======== PASSAGE SHOWN

Regarding the pair-level concept maps, an assessment standard was adapted to evaluate pair-level concept maps (see Table 1). The pair-level concept maps were evaluated in three dimensions: structure (distribution of nodes), idea (average depth of ideas), and connection (average depth of connections). The overall score was obtained by adding the scores of distributions of nodes (DIS), average depth of ideas (DoI), and average depth of connections (DoC). The performance for each pair was defined as the average score of the pair-level concept maps completed for the three CSCCM activities. Two raters with educational technology background calculated the three values for the pair-level concept maps independently, and they reached agreements through discussions when there were conflicts about the scoring. According to the scoring results, eight pairs were divided into high-performing pairs and low-performing pairs. The high-performing pairs consisting of four pairs (i.e., pair 2, 3, 4, and 7) achieved higher scores for their pair-level concept maps (M = 22.72, SD = 1.10), while the low-performing pairs, also consisting of four pairs (i.e., pair 1, 5, 6, and 8) achieved lower scores for their pair-level concept maps (M = 17.48, SD = 1.10).

Table 1 Assessment standard for pair-level concept maps

The top 100 keywords were extracted from the discussion data and sememes that correspond to keywords were identified. One keyword may belong to several different sememes and we decided to choose a sememe that occurred frequently as the sememe for this keyword. For example, the sememe of a keyword “theory” includes Debate and Knowledge, and the sememe of a keyword “misconception” includes Wrong and Knowledge. The sememe Knowledge appeared with a high frequency, therefore the sememe of keywords “theory” and “misconception” was defined as Knowledge in this research. Finally, the top 100 keywords were identified as 65 sememes. 60 and 52 sememes were identified in the high-performing pairs and low-performing pairs, respectively.

================
======== GIVEN RECORDS

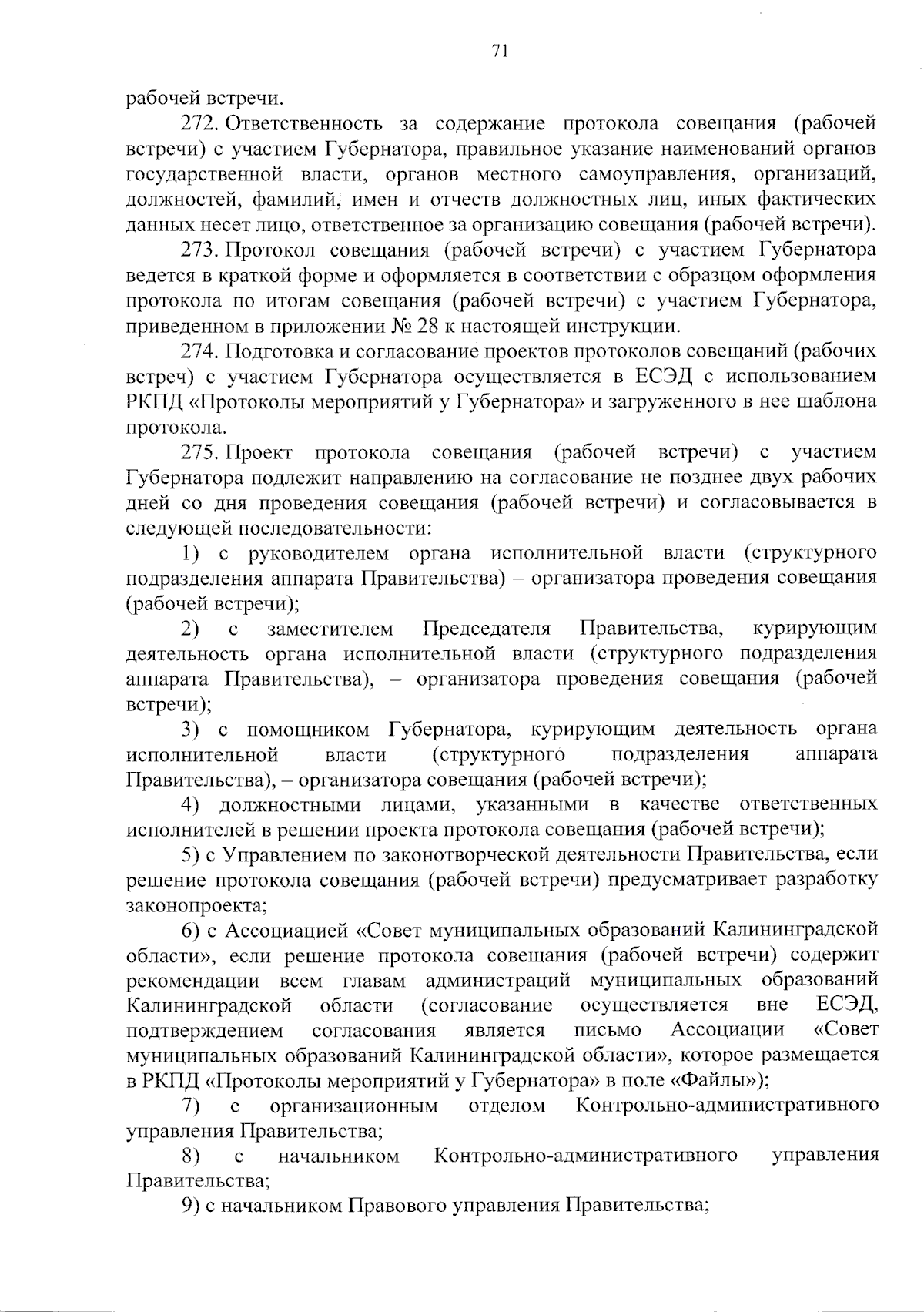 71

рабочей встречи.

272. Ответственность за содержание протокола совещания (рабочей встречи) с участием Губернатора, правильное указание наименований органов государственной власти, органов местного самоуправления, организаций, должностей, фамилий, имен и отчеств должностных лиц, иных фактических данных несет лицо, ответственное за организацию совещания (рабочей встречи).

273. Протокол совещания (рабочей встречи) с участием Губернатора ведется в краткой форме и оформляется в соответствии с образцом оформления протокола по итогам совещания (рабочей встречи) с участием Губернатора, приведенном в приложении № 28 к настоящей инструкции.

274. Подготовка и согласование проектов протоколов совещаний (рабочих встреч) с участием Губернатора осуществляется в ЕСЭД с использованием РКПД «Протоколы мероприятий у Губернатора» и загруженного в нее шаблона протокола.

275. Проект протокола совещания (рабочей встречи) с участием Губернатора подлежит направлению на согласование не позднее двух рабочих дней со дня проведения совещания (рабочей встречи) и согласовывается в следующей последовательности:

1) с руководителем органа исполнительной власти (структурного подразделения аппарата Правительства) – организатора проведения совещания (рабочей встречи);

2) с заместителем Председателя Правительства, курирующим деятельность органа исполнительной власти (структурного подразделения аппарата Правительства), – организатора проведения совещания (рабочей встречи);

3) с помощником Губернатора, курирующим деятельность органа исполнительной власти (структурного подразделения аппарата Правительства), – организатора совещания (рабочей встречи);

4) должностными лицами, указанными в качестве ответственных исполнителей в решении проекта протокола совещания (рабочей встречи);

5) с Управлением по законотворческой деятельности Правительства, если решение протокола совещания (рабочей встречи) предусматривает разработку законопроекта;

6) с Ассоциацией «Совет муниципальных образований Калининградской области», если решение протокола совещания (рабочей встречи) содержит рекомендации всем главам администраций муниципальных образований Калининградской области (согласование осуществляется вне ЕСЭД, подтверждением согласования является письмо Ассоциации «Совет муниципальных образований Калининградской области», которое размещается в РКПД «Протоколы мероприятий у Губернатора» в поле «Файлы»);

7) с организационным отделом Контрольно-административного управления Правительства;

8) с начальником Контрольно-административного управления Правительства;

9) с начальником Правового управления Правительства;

================

### WHAT THE TASK REQUIRES
Extend the passage above on scoring pair-level concept maps and grouping keywords into sememes, starting right after its last sentence.

### TASK OUTPUT
To answer the first question, semantic network analysis (SNA) and epistemic network analysis (ENA) were used to compare sememe characteristics between the high-performing pairs and low-performing pairs. First, the sememe networks of high-performing and low-performing pairs were created to identify co-occurrence structures using the network visualization software, Gephi. Pointwise Mutual Information (PMI) was used to measure the probability of two sememes appearing in all discussions. PMI was represented as

$$PMI({S}_{1},{S}_{2})=\mathrm{log}(\frac{P\left({S}_{1},{S}_{2}\right)}{P({S}_{1})P({S}_{2})})$$

where \(P\left({S}_{1},{S}_{2}\right)\) represented the probability of the co-occurrence of \({S}_{1}\) and \({S}_{2}\), \(P({S}_{1})\) represented the probability of \({S}_{1}\) occurrence, and \(P({S}_{2})\) represented the probability of \({S}_{2}\) occurrence. Modularity analysis, a community detection method based on the Leuven algorithm, was conducted to reveal different clusters within a sememe network. The pair-level SNA metrics were calculated to uncover semantic network characteristics, including density, average path length (APL), transitivity, reciprocity, centralization, distance, and average weighting degree (AWD) (see Table 2) (Ouyang et al., 2021). R package igraph was used to measure those SNA metrics.

Table 2 The descriptions of SNA metrics

Moreover, ENA was used to analyze the co-occurrence structure of major sememes (i.e., sememes with high frequencies). A scatter plot about sememe frequencies was drawn to determine the number of sememes for ENA (see Fig. 4). Sememes were arranged on the scatter plot in descending order of the frequencies. The trend line of the scatter plot showed a sudden change when the number of sememes was 5 or 8. In order to display the co-occurrence relationship between sememes as much as possible, we chose 8 sememes as the ENA nodes, which were Education, Image, Knowledge, Study, Plans, NounUnit, Thinking, and FuncWord (see Table 3).

Fig. 4
figure 4

A frequency scatter plot for sememe

Table 3 Sememes selected for ENA

Note. X-axis represented sememes sorted from low to high frequency. Y-axis represented the frequencies of sememes.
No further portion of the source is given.